Fastest way to find the number of lines in a text (C++)
Asked Answered
H

9

28

I need to read the number of lines in a file before doing some operations on that file. When I try to read the file and increment the line_count variable at each iteration until I reach EOF. It was not that fast in my case. I used both ifstream and fgets. They were both slow. Is there a hacky way to do this, which is also used by, for instance BSD, Linux kernel or berkeley db (may be by using bitwise operations).

The number of lines is in the millions in that file and it keeps getting larger, each line is about 40 or 50 characters. I'm using Linux.

Note:
I'm sure there will be people who might say use a DB idiot. But briefly in my case I can't use a db.

Heroism answered 9/5, 2009 at 11:28 Comment(0)
S
20

The only way to find the line count is to read the whole file and count the number of line-end characters. The fastest way to do this is probably to read the whole file into a large buffer with one read operation and then go through the buffer counting the '\n' characters.

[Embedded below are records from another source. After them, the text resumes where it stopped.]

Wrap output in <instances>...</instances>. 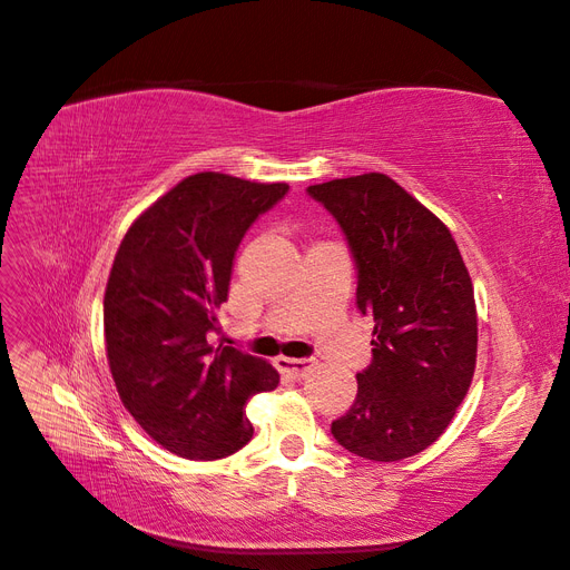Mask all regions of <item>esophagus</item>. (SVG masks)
Wrapping results in <instances>:
<instances>
[{"label":"esophagus","mask_w":570,"mask_h":570,"mask_svg":"<svg viewBox=\"0 0 570 570\" xmlns=\"http://www.w3.org/2000/svg\"><path fill=\"white\" fill-rule=\"evenodd\" d=\"M275 366H278L285 375L295 377V381H304V377L316 368V361L314 358H287V356H281L278 361H275Z\"/></svg>","instance_id":"obj_1"}]
</instances>
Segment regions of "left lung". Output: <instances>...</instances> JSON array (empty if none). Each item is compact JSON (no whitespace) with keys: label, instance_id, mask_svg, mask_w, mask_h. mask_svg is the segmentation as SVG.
<instances>
[{"label":"left lung","instance_id":"8db88e82","mask_svg":"<svg viewBox=\"0 0 570 570\" xmlns=\"http://www.w3.org/2000/svg\"><path fill=\"white\" fill-rule=\"evenodd\" d=\"M347 237L356 306L373 316V358L333 421L344 450L371 461L423 452L454 419L478 354L473 283L450 228L383 174L306 187Z\"/></svg>","mask_w":570,"mask_h":570}]
</instances>
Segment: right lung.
Here are the masks:
<instances>
[{
    "label": "right lung",
    "mask_w": 570,
    "mask_h": 570,
    "mask_svg": "<svg viewBox=\"0 0 570 570\" xmlns=\"http://www.w3.org/2000/svg\"><path fill=\"white\" fill-rule=\"evenodd\" d=\"M285 183L195 174L154 202L120 243L105 292L107 358L120 402L183 459L230 456L252 440L245 404L275 390L264 358L209 342L235 252Z\"/></svg>",
    "instance_id": "1"
}]
</instances>
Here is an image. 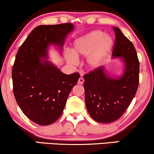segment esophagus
<instances>
[{
	"label": "esophagus",
	"instance_id": "esophagus-1",
	"mask_svg": "<svg viewBox=\"0 0 154 154\" xmlns=\"http://www.w3.org/2000/svg\"><path fill=\"white\" fill-rule=\"evenodd\" d=\"M84 83V79L83 78H80L79 79V81H78V83L80 84V85H82Z\"/></svg>",
	"mask_w": 154,
	"mask_h": 154
}]
</instances>
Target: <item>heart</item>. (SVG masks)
I'll return each instance as SVG.
<instances>
[{"label": "heart", "mask_w": 154, "mask_h": 154, "mask_svg": "<svg viewBox=\"0 0 154 154\" xmlns=\"http://www.w3.org/2000/svg\"><path fill=\"white\" fill-rule=\"evenodd\" d=\"M113 41L102 31L95 30L78 38L73 41L71 52L65 54V60L71 66H75L76 58L87 57L86 63L92 69L98 68L111 51Z\"/></svg>", "instance_id": "b5f03b06"}]
</instances>
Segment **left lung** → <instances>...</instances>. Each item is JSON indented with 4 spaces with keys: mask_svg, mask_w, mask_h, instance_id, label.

As your current file size appears to be about 60Mb, this is not an attractive option. You can get some of the speed by not reading the whole file, but reading it in chunks, say of size 1Mb. You also say that a database is out of the question, but it really does look to be the best long-term solution.

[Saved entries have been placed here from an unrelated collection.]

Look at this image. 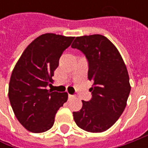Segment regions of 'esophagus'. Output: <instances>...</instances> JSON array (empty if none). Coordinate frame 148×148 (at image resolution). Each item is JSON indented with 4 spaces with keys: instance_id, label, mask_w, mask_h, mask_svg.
<instances>
[{
    "instance_id": "esophagus-1",
    "label": "esophagus",
    "mask_w": 148,
    "mask_h": 148,
    "mask_svg": "<svg viewBox=\"0 0 148 148\" xmlns=\"http://www.w3.org/2000/svg\"><path fill=\"white\" fill-rule=\"evenodd\" d=\"M74 96L72 95H70V94H68V99H71V98H73Z\"/></svg>"
}]
</instances>
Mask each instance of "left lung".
<instances>
[{"label": "left lung", "instance_id": "left-lung-1", "mask_svg": "<svg viewBox=\"0 0 148 148\" xmlns=\"http://www.w3.org/2000/svg\"><path fill=\"white\" fill-rule=\"evenodd\" d=\"M72 49L80 50L88 62V79L93 81L91 99L82 100V108L73 112L79 128L101 133L116 122L124 110L130 93L129 77L122 57L105 36L77 37Z\"/></svg>", "mask_w": 148, "mask_h": 148}]
</instances>
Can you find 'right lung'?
<instances>
[{
	"label": "right lung",
	"mask_w": 148,
	"mask_h": 148,
	"mask_svg": "<svg viewBox=\"0 0 148 148\" xmlns=\"http://www.w3.org/2000/svg\"><path fill=\"white\" fill-rule=\"evenodd\" d=\"M74 37L45 34L24 51L12 71L9 99L15 117L32 133H43L53 127L55 115L67 100V93L49 90L59 58Z\"/></svg>",
	"instance_id": "obj_1"
}]
</instances>
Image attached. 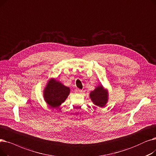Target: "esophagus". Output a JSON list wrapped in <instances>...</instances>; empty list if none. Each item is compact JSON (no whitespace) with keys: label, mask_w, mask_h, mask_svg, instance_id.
<instances>
[{"label":"esophagus","mask_w":156,"mask_h":156,"mask_svg":"<svg viewBox=\"0 0 156 156\" xmlns=\"http://www.w3.org/2000/svg\"><path fill=\"white\" fill-rule=\"evenodd\" d=\"M75 92H76V93H81L83 92V90H79V89H76V90H75Z\"/></svg>","instance_id":"34e87169"}]
</instances>
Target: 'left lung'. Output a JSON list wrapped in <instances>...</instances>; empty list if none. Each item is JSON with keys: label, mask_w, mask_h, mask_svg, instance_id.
I'll use <instances>...</instances> for the list:
<instances>
[{"label": "left lung", "mask_w": 156, "mask_h": 156, "mask_svg": "<svg viewBox=\"0 0 156 156\" xmlns=\"http://www.w3.org/2000/svg\"><path fill=\"white\" fill-rule=\"evenodd\" d=\"M90 97L94 105L104 107L108 101V94L107 90H105L102 85H100L90 93Z\"/></svg>", "instance_id": "8db88e82"}]
</instances>
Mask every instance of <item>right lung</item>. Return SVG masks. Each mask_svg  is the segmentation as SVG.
Here are the masks:
<instances>
[{
  "instance_id": "obj_1",
  "label": "right lung",
  "mask_w": 156,
  "mask_h": 156,
  "mask_svg": "<svg viewBox=\"0 0 156 156\" xmlns=\"http://www.w3.org/2000/svg\"><path fill=\"white\" fill-rule=\"evenodd\" d=\"M70 88L55 79H50L44 90V98L51 108H57L68 97Z\"/></svg>"
}]
</instances>
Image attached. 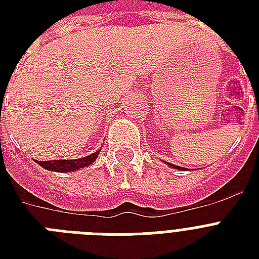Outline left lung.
Segmentation results:
<instances>
[{
  "label": "left lung",
  "instance_id": "left-lung-1",
  "mask_svg": "<svg viewBox=\"0 0 259 259\" xmlns=\"http://www.w3.org/2000/svg\"><path fill=\"white\" fill-rule=\"evenodd\" d=\"M166 164H168V165H169L170 168H175V169H180V170H184V169H187V168H181V166L173 165V164H169V162H166Z\"/></svg>",
  "mask_w": 259,
  "mask_h": 259
}]
</instances>
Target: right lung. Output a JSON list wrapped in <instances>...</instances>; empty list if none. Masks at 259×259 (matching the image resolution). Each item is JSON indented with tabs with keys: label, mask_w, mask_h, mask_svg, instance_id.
Returning <instances> with one entry per match:
<instances>
[{
	"label": "right lung",
	"mask_w": 259,
	"mask_h": 259,
	"mask_svg": "<svg viewBox=\"0 0 259 259\" xmlns=\"http://www.w3.org/2000/svg\"><path fill=\"white\" fill-rule=\"evenodd\" d=\"M99 150L95 153L86 156L82 158H75V160H54V161H38L37 164L42 166L44 169L55 170V172H74V170L82 169L84 166L91 165L98 158Z\"/></svg>",
	"instance_id": "obj_1"
}]
</instances>
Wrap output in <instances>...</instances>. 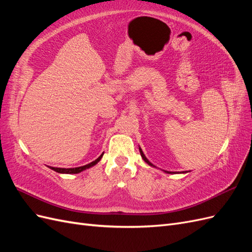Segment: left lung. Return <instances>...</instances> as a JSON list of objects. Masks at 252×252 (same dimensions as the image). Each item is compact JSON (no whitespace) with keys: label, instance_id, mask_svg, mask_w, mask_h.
Instances as JSON below:
<instances>
[{"label":"left lung","instance_id":"8db88e82","mask_svg":"<svg viewBox=\"0 0 252 252\" xmlns=\"http://www.w3.org/2000/svg\"><path fill=\"white\" fill-rule=\"evenodd\" d=\"M140 149V152H141V156H142V158H143V159H144V161L145 162H146L148 165H150V166H154V167H156L154 164H151L149 161H148V159H147V158L146 157H145V155L143 154V151H142V149L141 148H139ZM165 172H167V173H175V172H170V171H166V170H164Z\"/></svg>","mask_w":252,"mask_h":252}]
</instances>
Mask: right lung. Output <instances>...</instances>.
<instances>
[{"label":"right lung","instance_id":"1","mask_svg":"<svg viewBox=\"0 0 252 252\" xmlns=\"http://www.w3.org/2000/svg\"><path fill=\"white\" fill-rule=\"evenodd\" d=\"M103 155H104V154H102L100 157H98V158L95 159V161L91 162V163H89V164H87V165L81 166V167H75V168H57V167H49V168L52 169V170H55L56 172H59V173H68V174H70V173H80L81 171L85 170V169H88V168H90V167H93V166H94L95 164H97V162H100V159L102 158Z\"/></svg>","mask_w":252,"mask_h":252}]
</instances>
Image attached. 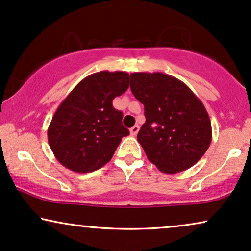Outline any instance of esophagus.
<instances>
[{
	"label": "esophagus",
	"mask_w": 251,
	"mask_h": 251,
	"mask_svg": "<svg viewBox=\"0 0 251 251\" xmlns=\"http://www.w3.org/2000/svg\"><path fill=\"white\" fill-rule=\"evenodd\" d=\"M138 132H139V126L138 125H134L133 127L129 128V133H131V135H133V136H135L136 134H138Z\"/></svg>",
	"instance_id": "34e87169"
}]
</instances>
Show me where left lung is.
<instances>
[{"label":"left lung","instance_id":"8db88e82","mask_svg":"<svg viewBox=\"0 0 251 251\" xmlns=\"http://www.w3.org/2000/svg\"><path fill=\"white\" fill-rule=\"evenodd\" d=\"M131 90L145 106L138 141L148 160L166 174L191 168L212 141L204 104L178 78L163 73H132Z\"/></svg>","mask_w":251,"mask_h":251}]
</instances>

Edit: I just ran a small benchmark on this and using the buffered approach (buffer size 1024K) seems to be a bit more than twice as fast as reading a line at a time with getline(). Here's the code - my tests were done with g++ using -O2 optimisation level:

#include <iostream>
#include <fstream>
#include <vector>
#include <ctime>
using namespace std;

unsigned int FileRead( istream & is, vector <char> & buff ) {
    is.read( &buff[0], buff.size() );
    return is.gcount();
}

unsigned int CountLines( const vector <char> & buff, int sz ) {
    int newlines = 0;
    const char * p = &buff[0];
    for ( int i = 0; i < sz; i++ ) {
        if ( p[i] == '\n' ) {
            newlines++;
        }
    }
    return newlines;
}

int main( int argc, char * argv[] ) {
    time_t now = time(0);
    if ( argc == 1  ) {
        cout << "lines\n";
        ifstream ifs( "lines.dat" );
        int n = 0;
        string s;
        while( getline( ifs, s ) ) {
            n++;
        }
        cout << n << endl;
    }
    else {
        cout << "buffer\n";
        const int SZ = 1024 * 1024;
        std::vector <char> buff( SZ );
        ifstream ifs( "lines.dat" );
        int n = 0;
        while( int cc = FileRead( ifs, buff ) ) {
            n += CountLines( buff, cc );
        }
        cout << n << endl;
    }
    cout << time(0) - now << endl;
}
Switchback answered 9/5, 2009 at 11:37 Comment(11)
I'd like to add that the size of the 1MB should be 1,048,576 bytes not 1,000,000 bytes. More precisely, it should be a multiple of the "block size" for the device which is storing the file. In my experience this is 512 bytes for hard disk drives, and 2048 bytes for CD/DVD drives. Don't know if that is in some specification or not.Pereira
Also, you should not read one block at a time. There is a constant overhead for every read operation, so the more data you read at once, the faster your process will be. However, I've also found out that there is little difference in overall speed (for a HDD) if you read 400 blocks at once or if you read 800 blocks at once. So I guess that 1,048,576 bytes will be more than enough.Pereira
Last time I played this game, I tested a lot of buffer sizes to find the sweet spot where we got most bang per buck (both RAM and speed were at a premium). This was output to flash, so the result isn't applicable to this problem, but I found that you got 90% or so of the max possible speed with 25% or so of the max beneficial memory. So it's all down to how the two trade off. Of course 1MB is nothing on a PC.Keverne
Actually, the code posted is a bit flawed - the big buffer is zero initialised (because it is a vector). You can remove a startup hit by using new char[SZ] instead. My excuse is it is some code I had lying around (with a much smaller buffer) & I did a quick copy & paste.Switchback
Above a certain point, using a larger buffer will actually result in slower performance, since less of the RAM will fit in L2 cache. And for really large buffers, the OS may need to page to disk in order to provide you with the requested amount of RAM.Martine
Little bug: if the file does not end with the character \n, your second loop will report a line count one lower than your first.Martine
True - I wasn't offering this as an actual solution to the question, just as a rough benchmark for performance of two possible approaches.Switchback
Creating your own buffer is overkill. The fstream objects do their own buffering.Northumberland
The buffered version is faser than using the built-in stream buffering. See my comments to your answer.Switchback
You can replace the fstream's own buffers by calling the relevant methods on ifs.rdbuf(). You'd still have more call overhead scanning smaller chunks of data, but it should help with the overhead from blocking I/O.Keverne
You can replace CountLines with std::count(buf.begin(), buf.end(), '\n')Acrocarpous
S
11

Don't use C++ stl strings and getline ( or C's fgets), just C style raw pointers and either block read in page-size chunks or mmap the file.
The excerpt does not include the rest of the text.